(WRITTEN REQUEST): Rewrite the lines below as a numbered list without the blank lines, and leave the pictures out of your answer.

(SOURCE MATERIAL):
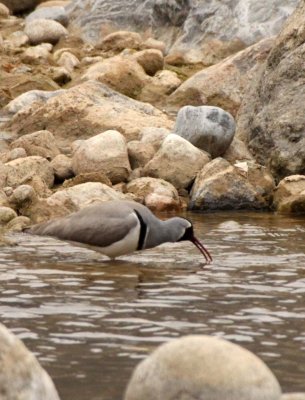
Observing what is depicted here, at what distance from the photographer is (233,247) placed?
13750mm

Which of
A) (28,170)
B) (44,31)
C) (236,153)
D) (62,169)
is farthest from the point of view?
(44,31)

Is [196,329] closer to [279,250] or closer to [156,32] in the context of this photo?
[279,250]

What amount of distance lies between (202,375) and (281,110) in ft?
41.2

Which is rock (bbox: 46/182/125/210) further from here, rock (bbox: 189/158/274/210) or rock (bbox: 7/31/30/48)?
rock (bbox: 7/31/30/48)

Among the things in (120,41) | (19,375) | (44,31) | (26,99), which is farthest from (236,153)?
(44,31)

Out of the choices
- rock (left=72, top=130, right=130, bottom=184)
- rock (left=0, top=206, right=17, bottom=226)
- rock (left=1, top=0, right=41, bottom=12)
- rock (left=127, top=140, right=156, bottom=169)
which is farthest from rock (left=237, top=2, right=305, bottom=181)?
rock (left=1, top=0, right=41, bottom=12)

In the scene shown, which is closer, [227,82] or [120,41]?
[227,82]

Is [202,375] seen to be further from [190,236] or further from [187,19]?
[187,19]

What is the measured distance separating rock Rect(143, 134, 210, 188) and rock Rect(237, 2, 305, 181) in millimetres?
1137

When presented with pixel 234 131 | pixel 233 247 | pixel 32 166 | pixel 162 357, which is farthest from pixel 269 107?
pixel 162 357

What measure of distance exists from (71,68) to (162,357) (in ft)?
74.7

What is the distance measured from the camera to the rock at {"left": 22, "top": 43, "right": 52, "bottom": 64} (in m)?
28.9

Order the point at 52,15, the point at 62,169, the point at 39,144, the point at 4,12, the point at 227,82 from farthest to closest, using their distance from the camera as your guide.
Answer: the point at 4,12
the point at 52,15
the point at 227,82
the point at 39,144
the point at 62,169

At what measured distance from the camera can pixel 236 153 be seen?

(OUTPUT OF THE EXERCISE):
1. Observing what is depicted here, at what distance from the photographer is (233,247) placed?
2. 13750mm
3. Which of
4. A) (28,170)
5. B) (44,31)
6. C) (236,153)
7. D) (62,169)
8. is farthest from the point of view?
9. (44,31)
10. Is [196,329] closer to [279,250] or closer to [156,32] in the context of this photo?
11. [279,250]
12. What amount of distance lies between (202,375) and (281,110) in ft?
13. 41.2
14. Which is rock (bbox: 46/182/125/210) further from here, rock (bbox: 189/158/274/210) or rock (bbox: 7/31/30/48)?
15. rock (bbox: 7/31/30/48)
16. Among the things in (120,41) | (19,375) | (44,31) | (26,99), which is farthest from (236,153)?
17. (44,31)
18. Out of the choices
19. - rock (left=72, top=130, right=130, bottom=184)
20. - rock (left=0, top=206, right=17, bottom=226)
21. - rock (left=1, top=0, right=41, bottom=12)
22. - rock (left=127, top=140, right=156, bottom=169)
23. which is farthest from rock (left=237, top=2, right=305, bottom=181)?
24. rock (left=1, top=0, right=41, bottom=12)
25. In the scene shown, which is closer, [227,82] or [120,41]?
26. [227,82]
27. Is [202,375] seen to be further from [190,236] or further from [187,19]?
28. [187,19]
29. What is the measured distance separating rock Rect(143, 134, 210, 188) and rock Rect(237, 2, 305, 181) in millimetres?
30. 1137
31. When presented with pixel 234 131 | pixel 233 247 | pixel 32 166 | pixel 162 357, which is farthest from pixel 269 107?
32. pixel 162 357
33. What measure of distance exists from (71,68) to (162,357) (in ft)?
34. 74.7
35. What is the distance measured from the camera to the rock at {"left": 22, "top": 43, "right": 52, "bottom": 64} (in m)?
36. 28.9
37. Order the point at 52,15, the point at 62,169, the point at 39,144, the point at 4,12, the point at 227,82 from farthest to closest, using their distance from the camera as your guide.
38. Answer: the point at 4,12
39. the point at 52,15
40. the point at 227,82
41. the point at 39,144
42. the point at 62,169
43. At what measured distance from the camera can pixel 236 153 be seen?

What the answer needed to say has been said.